> [Exercise]:
Please keep to the lines below from the one with "genus: Apteryx" through the one with "common name: greater kudu", and restate them word for word, ends included.

### Data excerpts

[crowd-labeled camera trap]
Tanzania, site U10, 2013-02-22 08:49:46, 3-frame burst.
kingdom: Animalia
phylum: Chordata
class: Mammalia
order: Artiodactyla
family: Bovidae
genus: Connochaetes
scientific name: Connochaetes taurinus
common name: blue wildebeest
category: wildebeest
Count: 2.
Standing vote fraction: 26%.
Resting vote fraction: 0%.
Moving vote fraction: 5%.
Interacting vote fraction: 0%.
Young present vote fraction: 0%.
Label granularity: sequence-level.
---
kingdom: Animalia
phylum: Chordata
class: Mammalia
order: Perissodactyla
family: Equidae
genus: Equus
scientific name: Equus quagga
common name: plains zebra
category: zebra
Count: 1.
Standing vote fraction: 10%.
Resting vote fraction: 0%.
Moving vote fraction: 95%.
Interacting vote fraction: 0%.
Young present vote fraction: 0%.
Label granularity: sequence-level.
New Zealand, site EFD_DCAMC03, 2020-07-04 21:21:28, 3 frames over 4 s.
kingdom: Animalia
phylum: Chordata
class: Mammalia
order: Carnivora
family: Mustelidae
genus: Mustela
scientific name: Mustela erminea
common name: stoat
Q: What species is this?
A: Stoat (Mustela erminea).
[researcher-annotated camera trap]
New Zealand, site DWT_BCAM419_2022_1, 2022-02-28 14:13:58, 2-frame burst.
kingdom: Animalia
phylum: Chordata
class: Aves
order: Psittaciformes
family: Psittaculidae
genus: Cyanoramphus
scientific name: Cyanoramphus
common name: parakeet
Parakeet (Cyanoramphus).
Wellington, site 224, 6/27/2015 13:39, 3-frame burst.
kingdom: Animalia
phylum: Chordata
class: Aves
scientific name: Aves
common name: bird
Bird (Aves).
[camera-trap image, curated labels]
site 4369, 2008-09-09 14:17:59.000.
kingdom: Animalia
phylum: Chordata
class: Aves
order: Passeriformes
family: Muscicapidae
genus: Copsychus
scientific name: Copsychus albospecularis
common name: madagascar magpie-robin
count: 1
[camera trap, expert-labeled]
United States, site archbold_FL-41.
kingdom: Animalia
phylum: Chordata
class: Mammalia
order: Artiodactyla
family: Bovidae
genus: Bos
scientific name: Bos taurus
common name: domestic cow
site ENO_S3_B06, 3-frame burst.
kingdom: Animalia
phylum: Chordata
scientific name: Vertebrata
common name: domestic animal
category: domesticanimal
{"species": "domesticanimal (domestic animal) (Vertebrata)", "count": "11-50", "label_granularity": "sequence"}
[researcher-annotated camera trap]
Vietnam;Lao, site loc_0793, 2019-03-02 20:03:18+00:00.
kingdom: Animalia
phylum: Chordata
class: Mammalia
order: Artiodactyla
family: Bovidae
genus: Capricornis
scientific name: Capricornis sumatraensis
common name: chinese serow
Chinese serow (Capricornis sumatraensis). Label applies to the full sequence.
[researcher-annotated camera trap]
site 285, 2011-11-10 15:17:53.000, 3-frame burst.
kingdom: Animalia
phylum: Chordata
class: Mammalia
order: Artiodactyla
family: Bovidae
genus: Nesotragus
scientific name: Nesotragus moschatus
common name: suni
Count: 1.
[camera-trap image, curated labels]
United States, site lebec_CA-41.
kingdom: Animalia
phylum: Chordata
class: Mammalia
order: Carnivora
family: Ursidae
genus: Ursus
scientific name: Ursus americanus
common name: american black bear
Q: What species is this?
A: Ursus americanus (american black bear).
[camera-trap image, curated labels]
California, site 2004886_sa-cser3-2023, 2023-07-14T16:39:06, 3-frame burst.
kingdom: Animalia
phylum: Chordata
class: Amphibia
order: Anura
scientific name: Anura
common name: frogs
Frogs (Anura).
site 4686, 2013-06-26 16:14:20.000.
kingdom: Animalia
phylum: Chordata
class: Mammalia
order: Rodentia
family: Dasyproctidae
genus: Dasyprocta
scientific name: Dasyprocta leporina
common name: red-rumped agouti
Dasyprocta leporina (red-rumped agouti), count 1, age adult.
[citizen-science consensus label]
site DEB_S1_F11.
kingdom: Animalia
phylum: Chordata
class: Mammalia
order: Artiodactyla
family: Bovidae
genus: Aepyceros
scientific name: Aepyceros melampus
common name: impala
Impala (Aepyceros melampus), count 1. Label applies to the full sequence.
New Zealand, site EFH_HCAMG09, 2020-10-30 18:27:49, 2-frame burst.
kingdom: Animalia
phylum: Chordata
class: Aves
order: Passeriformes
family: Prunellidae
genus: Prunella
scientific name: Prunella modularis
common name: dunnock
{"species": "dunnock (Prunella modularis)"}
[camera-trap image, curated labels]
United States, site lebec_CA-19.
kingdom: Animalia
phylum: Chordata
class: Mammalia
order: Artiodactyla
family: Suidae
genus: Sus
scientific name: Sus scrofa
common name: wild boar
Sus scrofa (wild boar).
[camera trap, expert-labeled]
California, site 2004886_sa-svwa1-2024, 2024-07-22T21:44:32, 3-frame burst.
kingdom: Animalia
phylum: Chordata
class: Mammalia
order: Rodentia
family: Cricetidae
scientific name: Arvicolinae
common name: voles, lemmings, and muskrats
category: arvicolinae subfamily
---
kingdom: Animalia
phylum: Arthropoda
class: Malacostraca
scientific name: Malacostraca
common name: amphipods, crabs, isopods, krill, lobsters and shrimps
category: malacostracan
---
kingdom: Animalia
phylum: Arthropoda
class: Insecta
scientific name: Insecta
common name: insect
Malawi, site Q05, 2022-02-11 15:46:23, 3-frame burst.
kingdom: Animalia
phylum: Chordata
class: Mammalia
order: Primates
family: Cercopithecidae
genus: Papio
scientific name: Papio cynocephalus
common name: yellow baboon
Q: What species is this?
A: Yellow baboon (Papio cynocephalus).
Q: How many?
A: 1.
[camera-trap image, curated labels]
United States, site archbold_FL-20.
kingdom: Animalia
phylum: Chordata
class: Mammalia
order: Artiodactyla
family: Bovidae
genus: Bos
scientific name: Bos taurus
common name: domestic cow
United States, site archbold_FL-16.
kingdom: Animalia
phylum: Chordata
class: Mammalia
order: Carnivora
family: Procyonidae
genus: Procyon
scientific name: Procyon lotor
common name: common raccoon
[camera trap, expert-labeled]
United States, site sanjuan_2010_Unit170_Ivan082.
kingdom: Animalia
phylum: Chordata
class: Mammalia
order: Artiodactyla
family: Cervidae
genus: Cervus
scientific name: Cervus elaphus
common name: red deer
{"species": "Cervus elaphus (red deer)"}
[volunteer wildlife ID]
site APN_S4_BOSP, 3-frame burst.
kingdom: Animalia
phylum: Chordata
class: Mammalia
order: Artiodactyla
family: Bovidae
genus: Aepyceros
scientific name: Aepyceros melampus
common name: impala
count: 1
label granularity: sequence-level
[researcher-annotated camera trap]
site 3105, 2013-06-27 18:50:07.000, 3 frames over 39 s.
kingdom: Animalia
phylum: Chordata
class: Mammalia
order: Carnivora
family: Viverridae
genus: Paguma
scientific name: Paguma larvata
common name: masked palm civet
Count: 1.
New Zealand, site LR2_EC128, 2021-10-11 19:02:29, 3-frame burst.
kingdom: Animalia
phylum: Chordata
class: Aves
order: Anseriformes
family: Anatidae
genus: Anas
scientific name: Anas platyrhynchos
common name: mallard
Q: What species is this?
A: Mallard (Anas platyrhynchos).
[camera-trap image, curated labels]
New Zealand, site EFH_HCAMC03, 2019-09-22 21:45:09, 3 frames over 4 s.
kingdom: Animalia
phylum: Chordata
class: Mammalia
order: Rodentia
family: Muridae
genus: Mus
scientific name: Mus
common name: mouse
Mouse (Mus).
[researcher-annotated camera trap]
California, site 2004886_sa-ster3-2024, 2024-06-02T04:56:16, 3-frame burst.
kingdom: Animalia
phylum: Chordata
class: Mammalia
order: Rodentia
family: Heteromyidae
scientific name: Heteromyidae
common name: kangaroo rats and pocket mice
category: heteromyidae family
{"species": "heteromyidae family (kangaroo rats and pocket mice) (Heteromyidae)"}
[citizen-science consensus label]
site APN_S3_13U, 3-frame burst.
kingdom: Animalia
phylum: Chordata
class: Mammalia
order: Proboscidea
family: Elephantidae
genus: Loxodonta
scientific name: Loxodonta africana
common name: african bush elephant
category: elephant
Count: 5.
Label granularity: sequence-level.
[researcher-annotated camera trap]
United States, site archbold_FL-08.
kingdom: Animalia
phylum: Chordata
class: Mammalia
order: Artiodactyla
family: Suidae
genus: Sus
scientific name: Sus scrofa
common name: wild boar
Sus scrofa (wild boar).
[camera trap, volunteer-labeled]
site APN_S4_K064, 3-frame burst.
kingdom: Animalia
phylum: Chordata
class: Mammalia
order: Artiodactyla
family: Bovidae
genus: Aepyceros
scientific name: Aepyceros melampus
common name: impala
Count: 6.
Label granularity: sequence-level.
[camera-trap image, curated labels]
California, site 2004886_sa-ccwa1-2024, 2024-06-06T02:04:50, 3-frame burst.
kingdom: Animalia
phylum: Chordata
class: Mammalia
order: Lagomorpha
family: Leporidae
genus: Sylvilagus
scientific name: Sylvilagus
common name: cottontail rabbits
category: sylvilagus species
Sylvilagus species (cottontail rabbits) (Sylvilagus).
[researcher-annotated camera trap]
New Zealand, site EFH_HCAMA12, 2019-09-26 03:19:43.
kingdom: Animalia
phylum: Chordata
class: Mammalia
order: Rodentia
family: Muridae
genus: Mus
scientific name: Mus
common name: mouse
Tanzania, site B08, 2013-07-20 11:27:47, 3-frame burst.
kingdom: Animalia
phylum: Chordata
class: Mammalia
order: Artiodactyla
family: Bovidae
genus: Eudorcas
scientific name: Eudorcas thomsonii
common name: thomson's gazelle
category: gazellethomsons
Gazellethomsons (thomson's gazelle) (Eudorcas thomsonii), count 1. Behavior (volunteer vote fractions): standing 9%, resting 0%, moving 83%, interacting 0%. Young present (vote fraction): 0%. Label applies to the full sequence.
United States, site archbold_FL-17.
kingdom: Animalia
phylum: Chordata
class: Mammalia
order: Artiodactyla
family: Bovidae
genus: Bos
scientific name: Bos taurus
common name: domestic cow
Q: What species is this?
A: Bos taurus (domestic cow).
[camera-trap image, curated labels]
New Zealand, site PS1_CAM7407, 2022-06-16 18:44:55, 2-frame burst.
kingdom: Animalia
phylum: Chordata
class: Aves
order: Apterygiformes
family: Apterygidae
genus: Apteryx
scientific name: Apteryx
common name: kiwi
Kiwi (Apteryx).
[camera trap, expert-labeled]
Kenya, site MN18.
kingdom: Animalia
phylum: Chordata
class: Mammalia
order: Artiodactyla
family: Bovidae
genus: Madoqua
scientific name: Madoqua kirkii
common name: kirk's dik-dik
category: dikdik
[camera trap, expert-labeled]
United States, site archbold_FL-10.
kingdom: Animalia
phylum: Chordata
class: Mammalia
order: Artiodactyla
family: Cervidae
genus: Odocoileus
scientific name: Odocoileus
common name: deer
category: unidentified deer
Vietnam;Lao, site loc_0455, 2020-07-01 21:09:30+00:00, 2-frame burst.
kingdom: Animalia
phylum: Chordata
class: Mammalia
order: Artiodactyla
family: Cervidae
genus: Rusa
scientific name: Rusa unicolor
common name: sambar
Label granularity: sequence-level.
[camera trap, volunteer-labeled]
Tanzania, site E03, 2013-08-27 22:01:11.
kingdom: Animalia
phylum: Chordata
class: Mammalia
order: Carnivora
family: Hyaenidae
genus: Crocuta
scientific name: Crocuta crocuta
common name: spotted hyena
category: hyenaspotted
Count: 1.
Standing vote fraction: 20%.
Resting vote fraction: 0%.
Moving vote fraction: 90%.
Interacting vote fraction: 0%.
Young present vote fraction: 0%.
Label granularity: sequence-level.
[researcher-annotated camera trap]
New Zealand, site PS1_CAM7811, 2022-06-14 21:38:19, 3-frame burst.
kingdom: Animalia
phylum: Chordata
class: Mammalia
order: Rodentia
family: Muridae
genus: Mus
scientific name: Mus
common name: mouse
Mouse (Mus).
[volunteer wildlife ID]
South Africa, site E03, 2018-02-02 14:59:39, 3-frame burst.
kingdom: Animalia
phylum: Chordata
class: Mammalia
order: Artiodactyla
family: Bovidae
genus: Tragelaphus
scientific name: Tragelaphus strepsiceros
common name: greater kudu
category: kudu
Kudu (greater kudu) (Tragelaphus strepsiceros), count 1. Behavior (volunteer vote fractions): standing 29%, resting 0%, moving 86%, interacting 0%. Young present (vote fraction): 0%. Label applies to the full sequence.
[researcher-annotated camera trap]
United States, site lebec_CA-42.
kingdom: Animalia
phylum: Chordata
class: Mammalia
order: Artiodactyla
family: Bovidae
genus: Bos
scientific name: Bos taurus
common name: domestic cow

######

> [Response]:
genus: Apteryx
scientific name: Apteryx
common name: kiwi
Kiwi (Apteryx).
[camera trap, expert-labeled]
Kenya, site MN18.
kingdom: Animalia
phylum: Chordata
class: Mammalia
order: Artiodactyla
family: Bovidae
genus: Madoqua
scientific name: Madoqua kirkii
common name: kirk's dik-dik
category: dikdik
[camera trap, expert-labeled]
United States, site archbold_FL-10.
kingdom: Animalia
phylum: Chordata
class: Mammalia
order: Artiodactyla
family: Cervidae
genus: Odocoileus
scientific name: Odocoileus
common name: deer
category: unidentified deer
Vietnam;Lao, site loc_0455, 2020-07-01 21:09:30+00:00, 2-frame burst.
kingdom: Animalia
phylum: Chordata
class: Mammalia
order: Artiodactyla
family: Cervidae
genus: Rusa
scientific name: Rusa unicolor
common name: sambar
Label granularity: sequence-level.
[camera trap, volunteer-labeled]
Tanzania, site E03, 2013-08-27 22:01:11.
kingdom: Animalia
phylum: Chordata
class: Mammalia
order: Carnivora
family: Hyaenidae
genus: Crocuta
scientific name: Crocuta crocuta
common name: spotted hyena
category: hyenaspotted
Count: 1.
Standing vote fraction: 20%.
Resting vote fraction: 0%.
Moving vote fraction: 90%.
Interacting vote fraction: 0%.
Young present vote fraction: 0%.
Label granularity: sequence-level.
[researcher-annotated camera trap]
New Zealand, site PS1_CAM7811, 2022-06-14 21:38:19, 3-frame burst.
kingdom: Animalia
phylum: Chordata
class: Mammalia
order: Rodentia
family: Muridae
genus: Mus
scientific name: Mus
common name: mouse
Mouse (Mus).
[volunteer wildlife ID]
South Africa, site E03, 2018-02-02 14:59:39, 3-frame burst.
kingdom: Animalia
phylum: Chordata
class: Mammalia
order: Artiodactyla
family: Bovidae
genus: Tragelaphus
scientific name: Tragelaphus strepsiceros
common name: greater kudu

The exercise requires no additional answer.